A strong incident team is comprised of the following roles. It’s not uncommon in smaller organizations for one person to wear several hats–just make sure the key functions are covered and clear accountability is in place.
- Incident manager — Builds the incident team and steers the team through the process.
- Service operations engineer — Performs the initial assessment and implements fixes.
- Subject matter expert(s) — Diagnoses the faults that caused the failure and proposes fixes and workarounds
- Release manager — Ensures that emergency releases of new versions of software products and done quickly and safely
- Internal communications manager — Handles communication with relevant internal staff
- External communications manager — Handles communication with customers (probably the least appealing of all these roles, so make sure you keep a steady stream of donuts and coffee flowing to their desk)

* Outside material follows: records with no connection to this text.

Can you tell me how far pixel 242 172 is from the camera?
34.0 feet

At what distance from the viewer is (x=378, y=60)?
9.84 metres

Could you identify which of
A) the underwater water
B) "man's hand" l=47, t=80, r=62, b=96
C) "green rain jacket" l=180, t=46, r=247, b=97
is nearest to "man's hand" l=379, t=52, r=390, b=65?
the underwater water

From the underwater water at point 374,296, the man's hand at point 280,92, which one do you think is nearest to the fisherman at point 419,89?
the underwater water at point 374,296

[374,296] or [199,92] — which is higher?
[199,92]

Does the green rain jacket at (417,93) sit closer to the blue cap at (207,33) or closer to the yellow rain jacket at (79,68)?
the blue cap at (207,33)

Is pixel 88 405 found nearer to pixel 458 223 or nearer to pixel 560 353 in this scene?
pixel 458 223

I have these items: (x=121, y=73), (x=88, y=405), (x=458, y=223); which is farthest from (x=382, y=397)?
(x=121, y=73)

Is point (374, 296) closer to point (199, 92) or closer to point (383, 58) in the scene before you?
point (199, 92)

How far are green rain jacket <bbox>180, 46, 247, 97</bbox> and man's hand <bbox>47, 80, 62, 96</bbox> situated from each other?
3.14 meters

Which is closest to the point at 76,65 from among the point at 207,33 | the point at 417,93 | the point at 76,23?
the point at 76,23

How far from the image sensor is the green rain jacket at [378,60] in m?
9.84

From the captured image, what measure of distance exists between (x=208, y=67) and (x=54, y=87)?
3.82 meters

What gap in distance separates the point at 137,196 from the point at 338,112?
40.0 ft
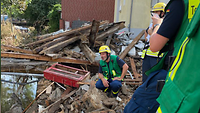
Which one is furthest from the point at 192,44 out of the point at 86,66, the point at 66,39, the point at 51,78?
the point at 66,39

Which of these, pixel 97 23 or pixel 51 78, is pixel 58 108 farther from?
pixel 97 23

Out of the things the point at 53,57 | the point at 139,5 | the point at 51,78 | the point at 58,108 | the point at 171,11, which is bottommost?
the point at 58,108

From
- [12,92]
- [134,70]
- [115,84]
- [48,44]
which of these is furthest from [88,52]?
[12,92]

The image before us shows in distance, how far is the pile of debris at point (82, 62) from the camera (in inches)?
146

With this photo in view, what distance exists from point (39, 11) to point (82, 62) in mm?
21254

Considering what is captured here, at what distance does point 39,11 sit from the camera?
2334cm

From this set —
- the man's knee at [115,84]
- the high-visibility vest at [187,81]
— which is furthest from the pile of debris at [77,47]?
the high-visibility vest at [187,81]

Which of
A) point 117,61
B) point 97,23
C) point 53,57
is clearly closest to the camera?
point 117,61

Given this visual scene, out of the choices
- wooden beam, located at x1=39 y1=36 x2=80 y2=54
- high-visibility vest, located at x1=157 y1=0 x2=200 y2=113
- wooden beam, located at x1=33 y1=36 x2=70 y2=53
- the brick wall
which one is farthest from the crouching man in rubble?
the brick wall

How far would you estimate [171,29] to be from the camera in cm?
125

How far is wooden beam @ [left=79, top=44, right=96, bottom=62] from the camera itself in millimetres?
5717

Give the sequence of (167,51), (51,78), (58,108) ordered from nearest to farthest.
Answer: (167,51), (58,108), (51,78)

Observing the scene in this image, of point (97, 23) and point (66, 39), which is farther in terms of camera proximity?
point (66, 39)

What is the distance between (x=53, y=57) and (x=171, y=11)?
5.01 meters
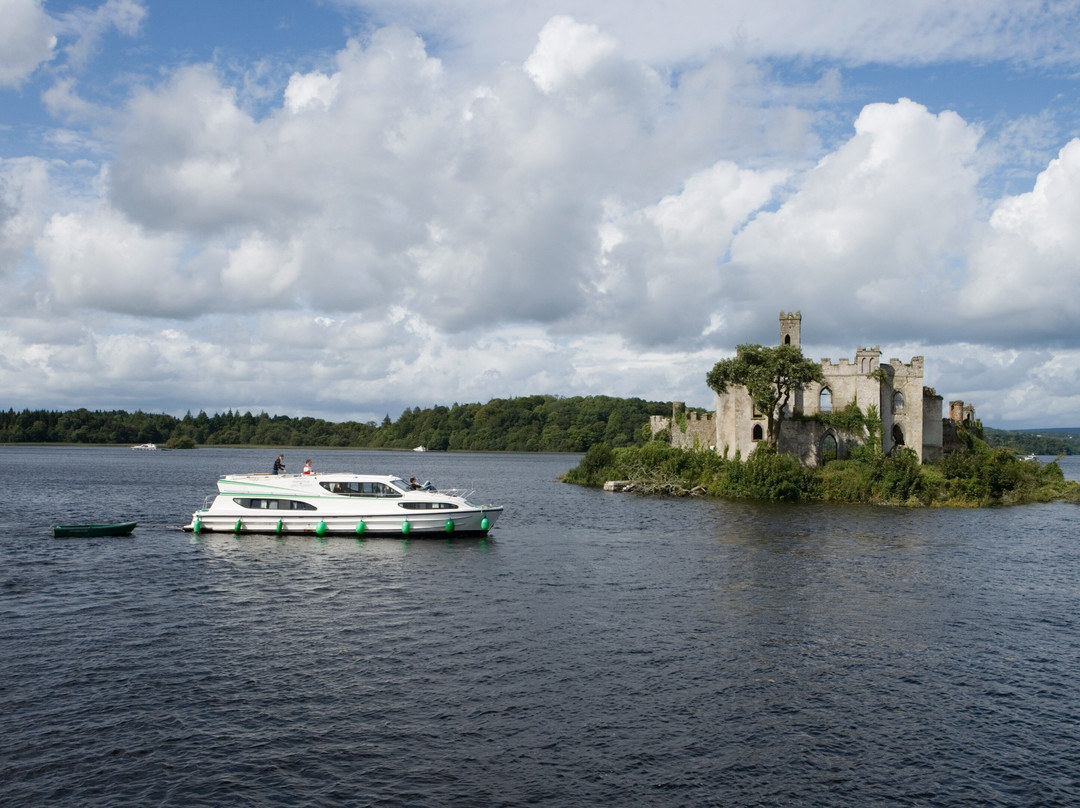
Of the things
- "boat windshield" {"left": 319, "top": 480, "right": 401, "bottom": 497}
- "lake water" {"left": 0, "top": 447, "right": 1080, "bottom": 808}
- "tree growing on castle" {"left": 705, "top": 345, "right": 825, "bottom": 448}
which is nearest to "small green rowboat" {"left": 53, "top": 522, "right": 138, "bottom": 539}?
"lake water" {"left": 0, "top": 447, "right": 1080, "bottom": 808}

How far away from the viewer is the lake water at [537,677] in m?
14.5

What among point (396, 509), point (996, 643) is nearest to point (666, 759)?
point (996, 643)

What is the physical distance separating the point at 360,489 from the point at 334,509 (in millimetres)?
1641

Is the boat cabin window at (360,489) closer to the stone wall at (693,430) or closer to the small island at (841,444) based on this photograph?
the small island at (841,444)

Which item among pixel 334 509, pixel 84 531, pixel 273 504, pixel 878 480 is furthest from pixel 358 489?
pixel 878 480

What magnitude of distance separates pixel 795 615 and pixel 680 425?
176 feet

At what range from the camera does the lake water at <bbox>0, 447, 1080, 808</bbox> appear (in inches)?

And speaking of external communications... (See? I did it again!)
Alert your customers, not the other way around
During an incident of any nature, it’s natural to focus on fixing the problem, not communicating with hundreds or thousands of customers both inside and outside your organization. But nothing is more frustrating to customers than having something stop working, trying to figure out what is wrong, and eventually even calling to report a suspected outage–only to be met with a “we know, and we’re working on it” after their hour of effort.
Proactively communicating IT incidents shows you care – and that you're in control.
At Atlassian, we recommend:
Putting a monitoring system in place to proactively detect issues, if you don’t already have one.
Assigning internal and external communications managers to major incidents in particular, so it’s clear who is accountable for effective and proactive customer communications.
Establishing a dedicated channel for publishing or broadcasting known issues or outages–and even calling your top customers proactively for outages that affect them. Check out our very own Atlassian Cloud System Status as one example. We also publish service status pages for BitBucket, Hipchat, and just about all of our other cloud services.
Keep track of what counts
Most of you reading this are already using some form of service desk software, even if it’s homegrown. Whether you are using Jira Service Desk or not, it’s critical that you aren’t just using free-form data entry fields to capture the details of each ticket.
We recommend using intuitive, meaningful categories to classify every incident, so you can perform regular analysis and look for patterns that may signal something much larger. Be careful of category overload, though–it’s easy to get carried away.
Most importantly, remember: incident management is not the end-game
Despite all the emphasis on managing incidents and restoring service, that's not your final destination. Across the business, the true goal is to become extremely agile by reflecting or learning from past incidents, preventing problems altogether, and dedicating people and resources to fixing technical debt.
And finally, a few critical reminders that don’t need as much space:
Pace yourself and your team. Yes, you should work swiftly. No, you should not self-induce cardiac arrest from the stress. Consider every decision, re-think as needed, and ask someone you trust to validate.
Have a plan for measuring your fix. What are the expected results or outputs? Define what a successful fix will accomplish upfront, so you know if when you’ve succeeded (or not.)
Be bold. Indecision can lead to paralysis. Rely on the skills of your team and trust your judgment. And finally, don’t mistake being prepared to make a decision with being a carelessly smug jerk. Remember that, and you’ll do fine.